Earlier, Charlie had begun to understand how ostracized he was as an intellectually disabled man, but he now sees that his superior intelligence brings him equal scorn. People who are accustomed to the old Charlie are unnerved by the change in him. Charlie recovers a memory of Gimpy being kind to him in the past, but now Gimpy joins the other workers to get Charlie fired. Gimpy regrets having been nice to Charlie, and even feels that he has wasted his compassion on someone who does not need or deserve it. Mr. Donner no longer feels the need to protect or shelter Charlie. Even Fanny, the only bakery worker who has consistently treated Charlie with kindness, now fears that his intellectual leap cannot be a pure blessing.

Charlie’s intelligence also bothers people who never knew him before, such as the professors who shy away from intellectual discussions when they realize that Charlie has a greater depth of knowledge than they do. In his first progress reports, Charlie writes of a desire to “get smart” in order to make “frends,” since he longs for normalcy. But now the experiment has taken Charlie’s intellectual abilities too far. His genius is as much of a social curse as his intellectual disability was earlier.
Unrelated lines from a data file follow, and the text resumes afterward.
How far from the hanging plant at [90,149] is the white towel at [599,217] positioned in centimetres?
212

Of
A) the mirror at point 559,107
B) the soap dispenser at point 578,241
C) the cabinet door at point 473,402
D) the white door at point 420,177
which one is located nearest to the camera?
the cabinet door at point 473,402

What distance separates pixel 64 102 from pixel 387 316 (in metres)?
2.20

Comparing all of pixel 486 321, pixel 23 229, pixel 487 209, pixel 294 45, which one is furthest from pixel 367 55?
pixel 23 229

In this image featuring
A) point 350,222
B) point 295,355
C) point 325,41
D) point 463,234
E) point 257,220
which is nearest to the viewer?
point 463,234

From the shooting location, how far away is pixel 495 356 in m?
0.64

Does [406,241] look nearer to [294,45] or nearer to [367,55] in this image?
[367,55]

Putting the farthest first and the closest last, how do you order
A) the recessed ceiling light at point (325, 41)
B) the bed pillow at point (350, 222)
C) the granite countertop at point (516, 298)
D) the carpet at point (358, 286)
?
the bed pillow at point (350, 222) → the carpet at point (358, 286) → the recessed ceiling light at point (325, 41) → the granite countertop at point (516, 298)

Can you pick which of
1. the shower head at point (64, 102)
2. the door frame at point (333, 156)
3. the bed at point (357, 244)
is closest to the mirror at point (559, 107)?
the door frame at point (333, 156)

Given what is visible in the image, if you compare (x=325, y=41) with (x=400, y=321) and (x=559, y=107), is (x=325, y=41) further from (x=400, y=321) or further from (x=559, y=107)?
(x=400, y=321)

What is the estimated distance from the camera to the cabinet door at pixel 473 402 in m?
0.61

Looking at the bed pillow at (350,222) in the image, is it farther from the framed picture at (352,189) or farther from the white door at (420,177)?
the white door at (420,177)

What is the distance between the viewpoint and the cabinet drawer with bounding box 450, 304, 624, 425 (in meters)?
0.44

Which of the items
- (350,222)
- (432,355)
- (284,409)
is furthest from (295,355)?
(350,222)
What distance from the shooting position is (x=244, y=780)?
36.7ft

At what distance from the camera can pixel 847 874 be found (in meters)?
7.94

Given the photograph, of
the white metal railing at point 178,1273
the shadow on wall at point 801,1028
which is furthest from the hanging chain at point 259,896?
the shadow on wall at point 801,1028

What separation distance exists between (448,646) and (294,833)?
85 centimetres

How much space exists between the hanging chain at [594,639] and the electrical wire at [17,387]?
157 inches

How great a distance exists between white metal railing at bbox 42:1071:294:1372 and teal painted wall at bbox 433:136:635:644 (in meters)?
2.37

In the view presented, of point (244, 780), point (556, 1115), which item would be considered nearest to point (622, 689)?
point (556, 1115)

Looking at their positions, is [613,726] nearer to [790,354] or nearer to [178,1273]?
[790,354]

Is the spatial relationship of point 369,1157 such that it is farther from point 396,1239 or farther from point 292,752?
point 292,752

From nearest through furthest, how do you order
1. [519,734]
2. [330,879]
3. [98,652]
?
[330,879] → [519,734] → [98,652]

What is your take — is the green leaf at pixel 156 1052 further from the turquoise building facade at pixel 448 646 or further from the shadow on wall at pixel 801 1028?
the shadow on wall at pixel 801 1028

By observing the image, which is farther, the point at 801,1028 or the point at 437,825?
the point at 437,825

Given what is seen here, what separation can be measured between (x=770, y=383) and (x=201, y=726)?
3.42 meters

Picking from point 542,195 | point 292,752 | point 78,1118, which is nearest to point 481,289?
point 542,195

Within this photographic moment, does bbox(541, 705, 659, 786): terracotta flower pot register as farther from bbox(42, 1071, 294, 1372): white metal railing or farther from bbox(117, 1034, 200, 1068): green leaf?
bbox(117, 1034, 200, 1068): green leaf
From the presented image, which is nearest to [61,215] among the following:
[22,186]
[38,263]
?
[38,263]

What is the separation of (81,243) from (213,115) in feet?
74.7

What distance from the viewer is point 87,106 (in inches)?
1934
Indeed, in this section Charlie seems torn between two unpleasant worlds, bothered by the dull college students he meets but still terribly saddened to lose his job at the bakery, a place that no longer has anything to offer him but familiarity.

As he grows closer to Alice, whom he no longer calls “Miss Kinnian”—another mark of his growing independence—Charlie recovers a number of memories that relate to sexuality and shame. He remembers intense trauma upon discovering Norma’s bloody underpants in the laundry, and associates menstruation with violence and shame. Charlie remembers his mother beating him brutally upon finding him with an erection. Rose, tormented by Charlie’s abnormality, sought to deny him his sexual desires, seemingly asserting that sexuality’s inherent shamefulness could be eliminated only by a normal social existence. Since Rose assumed that Charlie could never have a fully normal social existence, she irrationally tried to beat his sexuality out of him. Charlie’s struggle to break through the sexual panic Rose has instilled in him eventually becomes central to his struggle to overcome the difficulties of his past and live like a mature adult.